◆ **EXCERPT**
════════

Incidence Among Clients Seeking Therapy

Among client populations, rates of substance abuse and dependence are considerably higher than in the general population for at least two reasons. Persons with psychological disorders frequently try to relieve or escape from their symptoms of anxiety, depression, or other distress by using psychoactive substances. Furthermore, many habitual substance abusers develop psychological symptoms of depression, anxiety, or psychosis as the consequences of heavy drug or alcohol use. Galanter and Kleber (1999) estimated that 20% of patients in general medical facilities and 35% in general psychiatric units present with substance use disorders. These authors further stated that in some treatment settings the proportions of clients who abuse substances are even higher. Celluci and Vik (2001) found that their sample of licensed psychologists reported on average that 24% of their caseloads had substance abuse problems.

Client issues regarding substance use, abuse, and dependence arise in therapy in many different ways. Sometimes it is the initial presenting problem. A client may voluntarily seek therapy specifically to address drug and/or alcohol use that the client admittedly cannot control. Good examples are Barry, who was upset by his child’s reaction to Barry’s chaotic behavior under the influence of alcohol; and Kenisha, who was scared by the confrontation with negative health outcomes of her smoking.

In many voluntary cases where substance abuse is among the presenting problems, the client has been strongly urged to seek help by a concerned friend, family member, or other party with personal interest. Under such circumstances, the externally encouraged client may present the other person’s concerns or pressures as the actual problem. Even if the client acknowledges other problems, they may be defined in terms other than drug or alcohol use. Examples include the client who enters therapy in response to a spouse’s vow to end the marriage, or an employer’s threat to fire the client if she does not change problematic substance use. Such clients may express either ambivalence or outright denial that their substance use is problematic, and they are likely to view themselves to some degree as coerced rather than voluntary clients. Therapists working with clients like these need to know how to motivate clients to invest in therapy and internalize their focus.

════════

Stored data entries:
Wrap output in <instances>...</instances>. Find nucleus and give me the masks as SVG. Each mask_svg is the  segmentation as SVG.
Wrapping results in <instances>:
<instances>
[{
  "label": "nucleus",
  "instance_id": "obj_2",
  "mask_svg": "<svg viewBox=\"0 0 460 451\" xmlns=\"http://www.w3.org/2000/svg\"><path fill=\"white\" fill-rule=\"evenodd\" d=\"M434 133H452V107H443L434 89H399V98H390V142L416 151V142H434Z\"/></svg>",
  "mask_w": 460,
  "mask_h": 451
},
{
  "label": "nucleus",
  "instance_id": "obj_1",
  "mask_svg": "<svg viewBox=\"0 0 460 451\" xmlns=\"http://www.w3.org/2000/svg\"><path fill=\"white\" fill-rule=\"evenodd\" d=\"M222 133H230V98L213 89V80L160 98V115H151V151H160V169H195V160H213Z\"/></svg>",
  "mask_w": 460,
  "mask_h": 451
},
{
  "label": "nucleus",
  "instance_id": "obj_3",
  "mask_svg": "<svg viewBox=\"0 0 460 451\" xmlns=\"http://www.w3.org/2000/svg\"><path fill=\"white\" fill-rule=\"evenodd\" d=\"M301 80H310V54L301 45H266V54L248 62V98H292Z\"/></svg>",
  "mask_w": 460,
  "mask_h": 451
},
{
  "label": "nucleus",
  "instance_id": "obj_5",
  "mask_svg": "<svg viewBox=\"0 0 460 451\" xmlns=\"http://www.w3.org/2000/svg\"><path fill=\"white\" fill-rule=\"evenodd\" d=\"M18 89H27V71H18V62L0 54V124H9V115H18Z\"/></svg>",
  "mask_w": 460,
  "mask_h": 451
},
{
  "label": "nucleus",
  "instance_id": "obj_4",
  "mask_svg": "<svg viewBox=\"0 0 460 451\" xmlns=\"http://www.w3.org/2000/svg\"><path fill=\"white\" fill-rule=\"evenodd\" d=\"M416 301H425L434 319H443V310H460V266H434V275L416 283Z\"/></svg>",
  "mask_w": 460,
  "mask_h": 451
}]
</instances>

════════

◆ **TASK SET**
(1) In the excerpt on substance abuse among therapy clients, what average share of caseloads did the licensed psychologists in Celluci and Vik's sample report as having substance abuse problems?
(2) Repeat the part of the excerpt on substance abuse among therapy clients that begins at the words "Client issues regarding" and ends after "of her smoking.".

◆ **ANSWERS BELOW**
(1) 24%

(2)
Client issues regarding substance use, abuse, and dependence arise in therapy in many different ways. Sometimes it is the initial presenting problem. A client may voluntarily seek therapy specifically to address drug and/or alcohol use that the client admittedly cannot control. Good examples are Barry, who was upset by his child’s reaction to Barry’s chaotic behavior under the influence of alcohol; and Kenisha, who was scared by the confrontation with negative health outcomes of her smoking.